- EXERCISE OBJECTIVE
Pull every line containing "pathway" from the data.

-- DATA SHOWN follows --

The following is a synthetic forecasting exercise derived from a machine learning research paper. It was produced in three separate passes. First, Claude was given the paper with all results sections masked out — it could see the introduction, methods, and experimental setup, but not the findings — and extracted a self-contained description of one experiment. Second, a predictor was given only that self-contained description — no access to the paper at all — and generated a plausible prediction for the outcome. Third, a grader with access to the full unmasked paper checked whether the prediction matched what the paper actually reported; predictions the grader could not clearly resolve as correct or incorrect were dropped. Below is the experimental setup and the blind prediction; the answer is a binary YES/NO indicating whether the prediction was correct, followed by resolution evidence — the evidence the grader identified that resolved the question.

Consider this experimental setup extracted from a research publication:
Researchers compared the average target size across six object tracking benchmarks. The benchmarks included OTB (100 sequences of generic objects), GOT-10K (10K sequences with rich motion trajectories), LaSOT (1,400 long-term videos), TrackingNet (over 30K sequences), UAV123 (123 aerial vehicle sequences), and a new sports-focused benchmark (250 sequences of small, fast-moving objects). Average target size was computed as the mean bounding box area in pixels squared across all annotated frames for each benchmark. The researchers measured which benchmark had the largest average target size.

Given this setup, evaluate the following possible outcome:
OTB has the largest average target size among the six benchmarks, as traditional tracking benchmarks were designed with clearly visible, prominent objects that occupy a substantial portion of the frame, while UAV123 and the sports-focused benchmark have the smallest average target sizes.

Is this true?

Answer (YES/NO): NO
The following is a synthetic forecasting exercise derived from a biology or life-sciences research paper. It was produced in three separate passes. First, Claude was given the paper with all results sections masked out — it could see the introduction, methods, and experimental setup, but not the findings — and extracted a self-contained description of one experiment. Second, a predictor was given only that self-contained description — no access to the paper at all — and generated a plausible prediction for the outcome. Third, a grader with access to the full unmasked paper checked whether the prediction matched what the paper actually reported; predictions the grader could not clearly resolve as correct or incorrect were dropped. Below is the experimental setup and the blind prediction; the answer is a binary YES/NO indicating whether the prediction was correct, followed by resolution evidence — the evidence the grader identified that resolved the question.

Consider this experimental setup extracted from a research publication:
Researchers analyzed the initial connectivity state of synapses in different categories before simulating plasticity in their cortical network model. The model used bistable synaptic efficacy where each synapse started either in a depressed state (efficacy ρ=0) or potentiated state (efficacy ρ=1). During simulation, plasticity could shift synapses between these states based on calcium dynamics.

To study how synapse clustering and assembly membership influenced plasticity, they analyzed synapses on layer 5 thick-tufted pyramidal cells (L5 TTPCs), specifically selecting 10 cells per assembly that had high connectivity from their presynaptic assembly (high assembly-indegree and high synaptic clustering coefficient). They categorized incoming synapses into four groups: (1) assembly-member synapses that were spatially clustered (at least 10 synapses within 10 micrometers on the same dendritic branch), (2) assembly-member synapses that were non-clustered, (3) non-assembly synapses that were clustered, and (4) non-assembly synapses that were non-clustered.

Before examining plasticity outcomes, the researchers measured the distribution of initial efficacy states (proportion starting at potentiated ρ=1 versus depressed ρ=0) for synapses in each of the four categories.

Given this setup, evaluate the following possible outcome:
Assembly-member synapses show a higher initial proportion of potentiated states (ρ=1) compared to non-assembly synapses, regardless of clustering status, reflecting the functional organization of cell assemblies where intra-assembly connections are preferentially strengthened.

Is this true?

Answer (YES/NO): NO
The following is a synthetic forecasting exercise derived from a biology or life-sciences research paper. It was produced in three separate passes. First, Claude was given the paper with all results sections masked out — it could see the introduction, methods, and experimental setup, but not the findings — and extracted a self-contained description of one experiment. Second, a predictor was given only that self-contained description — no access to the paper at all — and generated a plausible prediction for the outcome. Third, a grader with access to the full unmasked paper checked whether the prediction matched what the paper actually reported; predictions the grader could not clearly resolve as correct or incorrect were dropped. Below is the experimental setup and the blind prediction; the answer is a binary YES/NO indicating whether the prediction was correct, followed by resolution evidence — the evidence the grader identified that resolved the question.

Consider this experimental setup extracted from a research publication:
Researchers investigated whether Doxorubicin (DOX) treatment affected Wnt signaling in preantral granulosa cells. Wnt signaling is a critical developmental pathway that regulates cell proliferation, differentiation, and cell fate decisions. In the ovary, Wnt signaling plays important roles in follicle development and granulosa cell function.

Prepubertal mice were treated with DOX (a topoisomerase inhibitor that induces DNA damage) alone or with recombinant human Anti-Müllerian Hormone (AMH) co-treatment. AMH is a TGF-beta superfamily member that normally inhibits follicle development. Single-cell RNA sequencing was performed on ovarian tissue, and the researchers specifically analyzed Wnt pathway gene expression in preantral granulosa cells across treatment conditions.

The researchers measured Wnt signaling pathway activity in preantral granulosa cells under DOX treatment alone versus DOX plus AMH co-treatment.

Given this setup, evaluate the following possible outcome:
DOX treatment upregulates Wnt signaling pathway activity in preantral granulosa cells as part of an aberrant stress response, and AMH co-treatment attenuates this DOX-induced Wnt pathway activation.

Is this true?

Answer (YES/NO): YES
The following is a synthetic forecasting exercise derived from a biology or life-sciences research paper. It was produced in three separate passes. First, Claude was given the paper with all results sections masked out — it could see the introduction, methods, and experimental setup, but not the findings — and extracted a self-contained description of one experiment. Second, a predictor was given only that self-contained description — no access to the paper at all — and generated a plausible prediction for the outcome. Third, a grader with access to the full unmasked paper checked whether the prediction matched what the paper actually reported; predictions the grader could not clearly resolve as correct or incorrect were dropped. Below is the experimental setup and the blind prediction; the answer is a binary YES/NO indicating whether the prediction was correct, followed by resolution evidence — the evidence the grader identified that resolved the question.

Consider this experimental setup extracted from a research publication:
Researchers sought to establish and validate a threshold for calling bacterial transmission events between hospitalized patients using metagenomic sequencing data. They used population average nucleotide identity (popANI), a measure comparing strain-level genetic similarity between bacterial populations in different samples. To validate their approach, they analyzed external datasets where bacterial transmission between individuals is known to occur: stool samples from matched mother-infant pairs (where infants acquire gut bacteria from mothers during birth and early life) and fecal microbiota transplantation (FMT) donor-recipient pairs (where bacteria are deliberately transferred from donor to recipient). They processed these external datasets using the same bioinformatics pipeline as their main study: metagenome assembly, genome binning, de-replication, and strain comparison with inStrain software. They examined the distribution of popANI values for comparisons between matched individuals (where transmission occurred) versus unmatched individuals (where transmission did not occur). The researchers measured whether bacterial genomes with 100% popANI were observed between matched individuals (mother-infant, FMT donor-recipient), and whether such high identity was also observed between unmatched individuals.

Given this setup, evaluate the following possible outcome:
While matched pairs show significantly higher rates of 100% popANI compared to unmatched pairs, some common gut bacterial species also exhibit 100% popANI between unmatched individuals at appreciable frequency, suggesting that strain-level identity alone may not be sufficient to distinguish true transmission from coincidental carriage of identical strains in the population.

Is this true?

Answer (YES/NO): NO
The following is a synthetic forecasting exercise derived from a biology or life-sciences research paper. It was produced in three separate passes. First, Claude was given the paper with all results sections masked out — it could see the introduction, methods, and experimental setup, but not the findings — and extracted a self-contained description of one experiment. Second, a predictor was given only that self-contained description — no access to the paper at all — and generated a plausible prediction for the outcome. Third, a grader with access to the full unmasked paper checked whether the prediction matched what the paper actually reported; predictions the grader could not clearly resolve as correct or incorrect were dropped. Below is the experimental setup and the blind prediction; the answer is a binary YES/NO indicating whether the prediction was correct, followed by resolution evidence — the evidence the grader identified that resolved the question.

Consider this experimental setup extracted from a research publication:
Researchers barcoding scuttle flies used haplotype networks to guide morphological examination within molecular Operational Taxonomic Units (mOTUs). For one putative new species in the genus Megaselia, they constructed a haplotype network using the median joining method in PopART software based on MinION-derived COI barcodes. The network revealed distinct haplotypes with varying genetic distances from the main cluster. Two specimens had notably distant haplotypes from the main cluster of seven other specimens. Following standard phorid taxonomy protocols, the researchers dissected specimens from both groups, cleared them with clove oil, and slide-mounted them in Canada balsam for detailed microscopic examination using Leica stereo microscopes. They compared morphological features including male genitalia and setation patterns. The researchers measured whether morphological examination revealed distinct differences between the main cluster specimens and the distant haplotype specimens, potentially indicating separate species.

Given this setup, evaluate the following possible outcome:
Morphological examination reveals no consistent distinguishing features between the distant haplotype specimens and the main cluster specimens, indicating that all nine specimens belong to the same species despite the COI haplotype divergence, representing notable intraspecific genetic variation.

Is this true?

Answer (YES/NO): NO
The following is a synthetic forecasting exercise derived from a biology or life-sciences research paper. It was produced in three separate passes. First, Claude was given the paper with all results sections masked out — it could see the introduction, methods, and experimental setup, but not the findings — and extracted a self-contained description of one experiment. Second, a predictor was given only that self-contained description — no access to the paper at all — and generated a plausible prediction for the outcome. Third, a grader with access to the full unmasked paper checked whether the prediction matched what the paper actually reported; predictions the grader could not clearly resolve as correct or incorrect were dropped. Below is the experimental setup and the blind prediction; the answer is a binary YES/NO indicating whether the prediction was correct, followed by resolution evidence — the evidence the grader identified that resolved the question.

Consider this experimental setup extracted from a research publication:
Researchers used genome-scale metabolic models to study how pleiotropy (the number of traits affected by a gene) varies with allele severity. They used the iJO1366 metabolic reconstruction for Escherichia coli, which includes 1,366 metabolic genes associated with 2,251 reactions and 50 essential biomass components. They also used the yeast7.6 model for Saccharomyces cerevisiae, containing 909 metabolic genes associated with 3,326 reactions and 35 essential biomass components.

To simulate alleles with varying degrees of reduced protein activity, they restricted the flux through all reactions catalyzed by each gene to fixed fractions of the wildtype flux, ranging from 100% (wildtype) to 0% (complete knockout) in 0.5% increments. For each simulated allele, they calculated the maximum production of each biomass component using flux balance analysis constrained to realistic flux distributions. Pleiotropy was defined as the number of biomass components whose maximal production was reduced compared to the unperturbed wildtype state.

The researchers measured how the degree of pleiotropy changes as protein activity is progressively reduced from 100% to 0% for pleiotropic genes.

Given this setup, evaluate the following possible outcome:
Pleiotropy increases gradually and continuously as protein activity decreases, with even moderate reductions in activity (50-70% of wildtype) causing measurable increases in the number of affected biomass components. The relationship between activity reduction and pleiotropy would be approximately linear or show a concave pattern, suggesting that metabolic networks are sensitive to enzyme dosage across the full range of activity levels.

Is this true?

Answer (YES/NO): NO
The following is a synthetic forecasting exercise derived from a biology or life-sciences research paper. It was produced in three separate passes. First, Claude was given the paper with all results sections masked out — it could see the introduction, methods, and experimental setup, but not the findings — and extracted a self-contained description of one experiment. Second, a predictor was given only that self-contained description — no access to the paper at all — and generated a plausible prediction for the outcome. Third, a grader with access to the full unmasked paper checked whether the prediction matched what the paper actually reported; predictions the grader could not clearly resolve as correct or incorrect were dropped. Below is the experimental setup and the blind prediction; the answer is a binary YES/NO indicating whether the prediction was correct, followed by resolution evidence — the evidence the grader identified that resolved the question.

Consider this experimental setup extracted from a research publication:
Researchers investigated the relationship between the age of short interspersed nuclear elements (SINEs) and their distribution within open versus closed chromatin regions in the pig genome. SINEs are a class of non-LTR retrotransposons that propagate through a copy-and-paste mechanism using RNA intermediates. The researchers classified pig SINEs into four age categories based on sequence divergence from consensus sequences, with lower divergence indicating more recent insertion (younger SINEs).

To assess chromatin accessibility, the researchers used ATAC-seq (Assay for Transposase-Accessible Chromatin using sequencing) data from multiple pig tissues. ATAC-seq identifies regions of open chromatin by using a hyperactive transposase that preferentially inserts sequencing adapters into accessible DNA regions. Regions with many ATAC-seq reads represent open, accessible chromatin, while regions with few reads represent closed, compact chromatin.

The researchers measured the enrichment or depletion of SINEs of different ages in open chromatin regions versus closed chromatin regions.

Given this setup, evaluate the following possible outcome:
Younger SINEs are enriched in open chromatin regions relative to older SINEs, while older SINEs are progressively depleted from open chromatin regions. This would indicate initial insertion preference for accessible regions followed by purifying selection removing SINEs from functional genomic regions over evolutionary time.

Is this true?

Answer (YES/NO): NO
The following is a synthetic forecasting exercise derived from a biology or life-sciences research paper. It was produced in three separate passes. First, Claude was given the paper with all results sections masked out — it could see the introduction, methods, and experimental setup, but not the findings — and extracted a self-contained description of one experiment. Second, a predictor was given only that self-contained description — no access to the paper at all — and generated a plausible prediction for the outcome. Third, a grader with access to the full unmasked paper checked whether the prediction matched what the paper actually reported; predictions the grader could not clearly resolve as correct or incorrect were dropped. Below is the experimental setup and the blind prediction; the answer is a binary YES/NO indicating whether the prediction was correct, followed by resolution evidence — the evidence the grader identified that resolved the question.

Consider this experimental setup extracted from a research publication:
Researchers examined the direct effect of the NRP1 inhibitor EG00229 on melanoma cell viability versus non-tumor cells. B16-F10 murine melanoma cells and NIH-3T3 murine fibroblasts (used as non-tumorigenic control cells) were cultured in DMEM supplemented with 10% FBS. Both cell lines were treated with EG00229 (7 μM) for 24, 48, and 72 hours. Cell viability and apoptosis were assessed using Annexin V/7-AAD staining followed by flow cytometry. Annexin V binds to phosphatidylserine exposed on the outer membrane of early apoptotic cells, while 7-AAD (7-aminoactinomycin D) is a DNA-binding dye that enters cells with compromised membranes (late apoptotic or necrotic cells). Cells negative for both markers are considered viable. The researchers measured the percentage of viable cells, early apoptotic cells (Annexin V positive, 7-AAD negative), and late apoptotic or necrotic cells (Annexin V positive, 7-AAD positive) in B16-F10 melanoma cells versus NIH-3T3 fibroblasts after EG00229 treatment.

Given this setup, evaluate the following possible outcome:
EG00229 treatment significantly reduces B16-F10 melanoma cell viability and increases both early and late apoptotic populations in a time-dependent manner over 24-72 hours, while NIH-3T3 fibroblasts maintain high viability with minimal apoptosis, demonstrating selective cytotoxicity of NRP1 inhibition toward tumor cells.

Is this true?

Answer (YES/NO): NO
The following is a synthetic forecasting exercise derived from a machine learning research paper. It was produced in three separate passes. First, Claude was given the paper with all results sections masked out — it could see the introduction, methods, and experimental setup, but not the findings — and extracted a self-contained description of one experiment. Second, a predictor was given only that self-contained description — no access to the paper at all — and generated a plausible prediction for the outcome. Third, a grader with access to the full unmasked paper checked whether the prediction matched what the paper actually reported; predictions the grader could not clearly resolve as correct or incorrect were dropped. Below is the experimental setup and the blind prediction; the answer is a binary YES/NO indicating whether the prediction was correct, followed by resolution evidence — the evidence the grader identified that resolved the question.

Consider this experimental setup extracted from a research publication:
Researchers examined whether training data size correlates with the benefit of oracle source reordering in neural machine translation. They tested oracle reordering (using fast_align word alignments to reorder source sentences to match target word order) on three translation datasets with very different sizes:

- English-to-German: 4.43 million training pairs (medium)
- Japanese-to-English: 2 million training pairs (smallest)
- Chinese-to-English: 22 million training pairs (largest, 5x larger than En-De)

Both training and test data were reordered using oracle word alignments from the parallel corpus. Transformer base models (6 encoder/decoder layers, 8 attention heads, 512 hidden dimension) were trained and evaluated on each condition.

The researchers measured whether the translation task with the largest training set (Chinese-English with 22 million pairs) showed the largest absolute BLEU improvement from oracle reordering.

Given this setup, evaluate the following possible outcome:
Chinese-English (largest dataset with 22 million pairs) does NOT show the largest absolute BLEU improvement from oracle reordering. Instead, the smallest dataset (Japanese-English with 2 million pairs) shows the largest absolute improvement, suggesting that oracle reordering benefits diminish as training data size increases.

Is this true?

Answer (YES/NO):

-- DATA SHOWN concluded --

- WRITTEN SOLUTION
Researchers investigated whether Doxorubicin (DOX) treatment affected Wnt signaling in preantral granulosa cells. Wnt signaling is a critical developmental pathway that regulates cell proliferation, differentiation, and cell fate decisions. In the ovary, Wnt signaling plays important roles in follicle development and granulosa cell function.
Prepubertal mice were treated with DOX (a topoisomerase inhibitor that induces DNA damage) alone or with recombinant human Anti-Müllerian Hormone (AMH) co-treatment. AMH is a TGF-beta superfamily member that normally inhibits follicle development. Single-cell RNA sequencing was performed on ovarian tissue, and the researchers specifically analyzed Wnt pathway gene expression in preantral granulosa cells across treatment conditions.
The researchers measured Wnt signaling pathway activity in preantral granulosa cells under DOX treatment alone versus DOX plus AMH co-treatment.
DOX treatment upregulates Wnt signaling pathway activity in preantral granulosa cells as part of an aberrant stress response, and AMH co-treatment attenuates this DOX-induced Wnt pathway activation.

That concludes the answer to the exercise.